(Source material begins)
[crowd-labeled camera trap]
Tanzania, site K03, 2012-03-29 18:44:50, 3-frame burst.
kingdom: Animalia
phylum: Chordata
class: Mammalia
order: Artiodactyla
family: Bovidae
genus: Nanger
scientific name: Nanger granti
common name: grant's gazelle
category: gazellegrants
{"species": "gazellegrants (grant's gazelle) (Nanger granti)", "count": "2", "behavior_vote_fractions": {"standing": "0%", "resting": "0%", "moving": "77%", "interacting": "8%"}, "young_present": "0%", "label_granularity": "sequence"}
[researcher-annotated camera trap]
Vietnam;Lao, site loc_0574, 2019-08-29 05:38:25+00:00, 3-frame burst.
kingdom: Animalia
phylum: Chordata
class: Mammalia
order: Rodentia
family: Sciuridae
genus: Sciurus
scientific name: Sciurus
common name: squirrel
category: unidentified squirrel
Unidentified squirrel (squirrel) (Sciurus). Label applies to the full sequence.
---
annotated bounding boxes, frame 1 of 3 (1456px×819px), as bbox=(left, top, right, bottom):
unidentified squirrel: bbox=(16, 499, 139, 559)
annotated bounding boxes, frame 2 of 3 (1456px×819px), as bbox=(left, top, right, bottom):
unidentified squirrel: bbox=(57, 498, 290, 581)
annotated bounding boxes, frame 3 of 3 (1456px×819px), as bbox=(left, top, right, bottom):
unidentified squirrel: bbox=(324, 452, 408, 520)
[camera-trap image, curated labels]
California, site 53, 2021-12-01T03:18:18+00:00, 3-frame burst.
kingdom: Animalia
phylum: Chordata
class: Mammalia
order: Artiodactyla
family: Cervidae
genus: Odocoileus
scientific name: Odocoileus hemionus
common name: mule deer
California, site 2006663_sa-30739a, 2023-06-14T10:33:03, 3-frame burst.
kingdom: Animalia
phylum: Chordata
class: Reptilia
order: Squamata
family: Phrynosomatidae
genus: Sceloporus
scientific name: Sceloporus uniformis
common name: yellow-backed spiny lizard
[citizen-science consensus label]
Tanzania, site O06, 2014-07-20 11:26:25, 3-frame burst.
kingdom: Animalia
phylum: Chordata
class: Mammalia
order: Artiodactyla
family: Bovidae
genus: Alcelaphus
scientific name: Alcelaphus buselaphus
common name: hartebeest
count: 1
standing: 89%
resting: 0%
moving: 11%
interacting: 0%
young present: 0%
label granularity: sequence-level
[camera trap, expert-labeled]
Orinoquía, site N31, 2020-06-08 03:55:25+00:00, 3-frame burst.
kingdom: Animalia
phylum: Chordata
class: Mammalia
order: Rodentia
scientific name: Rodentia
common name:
(Source material ends)
__Assignment__.
Looking at the data above, how many lines hold the word "site"? Respond with the number alone.

__Exercise solution__.
6